Andrew is a man who doesn’t do mess but loves carnage, especially on white shirts.

Desert time!

The shaky mains are forgotten about with this luscious sticky toffee pudding with a quenelle of Cornish clotted cream. This is when dark muscovado sugar, dates and butter with a pinch of salt become best friends.

As you gathered, I wasn’t that enamoured by my first visit, but eventually came back for a stag do. It ended up being the best meal of the weekend and for a while after that just for the record.

Eagle Rare Old Fashioned? Yes please!

The stag

Of course I had to order the ribs again after a 4 year hiatus. Seeing it on the menu meant that it’s stood the test of time like how good things should. They use Old Spot pork this time and it was no less delicious from what I can remember. Slow cooked indulgence is what they are.

The stag went for bone marrow.

This time I got to choose my steak, a 400g rib eye cooked mid-rare £32. It was gorgeously grilled, rested well and required light work to break down. It’s steak that wants you to remember it for all the right reasons, not like before.

The onion rings £4 also wanted to stamp itself firmly into your memory banks as they were cast iron delectable. Possibly the best I’ve had yet. What you get is a thick overcoat that makes its noise heard when you crunch into it before you get to a thick ring of sweet onion. It’s a side worth swooning over and I ate them all!

Beef dripping fries £4.50 were decent but bring me the triple cooked chips next time.

Get some baked sweet potato £4 if you fancy some starchy sugariness.

My most recent visit, but certainly won’t be my last was for their famous breakfast. And yes I’ve had it before!

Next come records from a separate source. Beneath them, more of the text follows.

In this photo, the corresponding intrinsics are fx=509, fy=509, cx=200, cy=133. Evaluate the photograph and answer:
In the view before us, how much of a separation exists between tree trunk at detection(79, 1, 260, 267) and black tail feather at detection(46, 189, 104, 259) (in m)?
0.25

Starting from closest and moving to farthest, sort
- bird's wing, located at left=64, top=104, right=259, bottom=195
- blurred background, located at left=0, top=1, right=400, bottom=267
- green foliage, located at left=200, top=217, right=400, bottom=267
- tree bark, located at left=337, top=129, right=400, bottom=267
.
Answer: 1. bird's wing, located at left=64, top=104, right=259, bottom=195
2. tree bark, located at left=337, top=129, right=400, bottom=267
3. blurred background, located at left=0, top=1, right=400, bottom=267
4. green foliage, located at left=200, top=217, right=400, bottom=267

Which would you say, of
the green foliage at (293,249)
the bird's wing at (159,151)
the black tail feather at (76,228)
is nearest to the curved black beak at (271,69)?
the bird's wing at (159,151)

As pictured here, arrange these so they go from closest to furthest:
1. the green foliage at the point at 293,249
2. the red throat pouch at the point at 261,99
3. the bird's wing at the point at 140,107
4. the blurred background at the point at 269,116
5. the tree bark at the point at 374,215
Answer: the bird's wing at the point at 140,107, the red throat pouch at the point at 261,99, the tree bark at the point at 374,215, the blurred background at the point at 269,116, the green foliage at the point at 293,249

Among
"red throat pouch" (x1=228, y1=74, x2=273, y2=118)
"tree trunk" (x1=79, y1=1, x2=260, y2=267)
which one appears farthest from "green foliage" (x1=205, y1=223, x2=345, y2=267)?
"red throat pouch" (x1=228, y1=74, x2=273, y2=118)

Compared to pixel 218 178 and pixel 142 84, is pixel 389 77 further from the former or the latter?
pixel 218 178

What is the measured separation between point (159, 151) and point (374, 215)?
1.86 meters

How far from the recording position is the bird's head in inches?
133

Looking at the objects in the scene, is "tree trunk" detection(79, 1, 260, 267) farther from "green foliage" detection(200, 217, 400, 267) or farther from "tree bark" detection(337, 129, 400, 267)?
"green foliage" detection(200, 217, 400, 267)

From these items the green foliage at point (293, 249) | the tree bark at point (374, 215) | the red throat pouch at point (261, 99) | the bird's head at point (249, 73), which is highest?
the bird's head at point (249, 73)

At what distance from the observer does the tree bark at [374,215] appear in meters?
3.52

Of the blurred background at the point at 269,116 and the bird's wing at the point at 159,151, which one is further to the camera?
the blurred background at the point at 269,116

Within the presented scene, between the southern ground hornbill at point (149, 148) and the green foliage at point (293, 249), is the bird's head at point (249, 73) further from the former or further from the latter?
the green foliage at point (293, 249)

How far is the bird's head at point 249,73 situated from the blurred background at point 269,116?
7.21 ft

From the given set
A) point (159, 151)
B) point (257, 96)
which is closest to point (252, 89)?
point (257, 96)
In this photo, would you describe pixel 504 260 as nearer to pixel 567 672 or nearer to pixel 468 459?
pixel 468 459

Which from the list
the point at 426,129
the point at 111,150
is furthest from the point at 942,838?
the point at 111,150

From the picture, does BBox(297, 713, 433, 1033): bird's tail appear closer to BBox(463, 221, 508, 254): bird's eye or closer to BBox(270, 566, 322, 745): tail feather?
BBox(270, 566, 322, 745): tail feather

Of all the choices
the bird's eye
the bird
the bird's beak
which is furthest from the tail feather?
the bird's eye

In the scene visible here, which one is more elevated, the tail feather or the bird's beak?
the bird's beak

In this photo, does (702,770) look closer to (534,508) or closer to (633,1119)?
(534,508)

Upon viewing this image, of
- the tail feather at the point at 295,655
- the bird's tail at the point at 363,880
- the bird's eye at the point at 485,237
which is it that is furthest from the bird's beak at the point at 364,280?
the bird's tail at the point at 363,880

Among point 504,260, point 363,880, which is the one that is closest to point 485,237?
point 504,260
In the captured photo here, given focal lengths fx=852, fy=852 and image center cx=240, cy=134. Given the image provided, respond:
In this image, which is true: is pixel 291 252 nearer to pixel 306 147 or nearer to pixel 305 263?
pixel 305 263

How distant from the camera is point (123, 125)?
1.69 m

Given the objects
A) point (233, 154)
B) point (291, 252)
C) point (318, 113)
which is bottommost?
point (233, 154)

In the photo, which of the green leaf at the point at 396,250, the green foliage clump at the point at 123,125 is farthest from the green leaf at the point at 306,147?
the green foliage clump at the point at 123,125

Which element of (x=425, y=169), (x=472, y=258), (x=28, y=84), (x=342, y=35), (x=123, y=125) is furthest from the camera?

For the famous breakfast what you get is a skillet full to the brim. There is a smoked bacon chop packed with sweet-salty notes intensified by the charring it gets. The sausages are made with beef, mutton and pork – they’re bonkers good too. For good measure there’s also bone marrow, a huge bone is cross-sectioned so the marrow is exposed. Beneath that there’s well made black pudding, to die for short rib bubble & squeak made from left over roasties, grilled mushrooms and tomatoes. Lubrication comes in a mini skillet of tangy trotter baked beans. I’ve never been so excited about beans. The toast is usually an afterthought, but the sour dough they use is remarkable like the ones artisan bakers make. The fact that it’s unlimited left me wobbly at the knees, I fetishise over bread this good. It was used to dunk into the duck eggs cooked sunny side up – the perfect place between runny and set.

Verdict

When did I go? Nov 2014, Jul 2018, Dec 2019
The damage: Expect to pay £60/85 per head with drinks
The good: If you’re going to eat steak on special occasions like me, buy the best you can afford from pampered animals. I think Hawksmoor, a temple of dry aged beef, can do that for you, it definitely did it for me. There is a ripe minerality in the meat, fat that melts and it’s all deeply flavoured. The pork rib starter is slow cooked pork paradise and the onion rings are just something else. And if you fancy possibly London’s best cooked breakfast at the moment then Guildhall will give it to you too.
The bad: If I was in a pugnacious mood, and bad food tends to do that to me, I’d say my first meal here was diabolical, so much so that it put me off coming back for years. Now Hawksmoor is one of the good things in life.
Rating: 4.5/5
Would I go again? That’s a sage nod from me!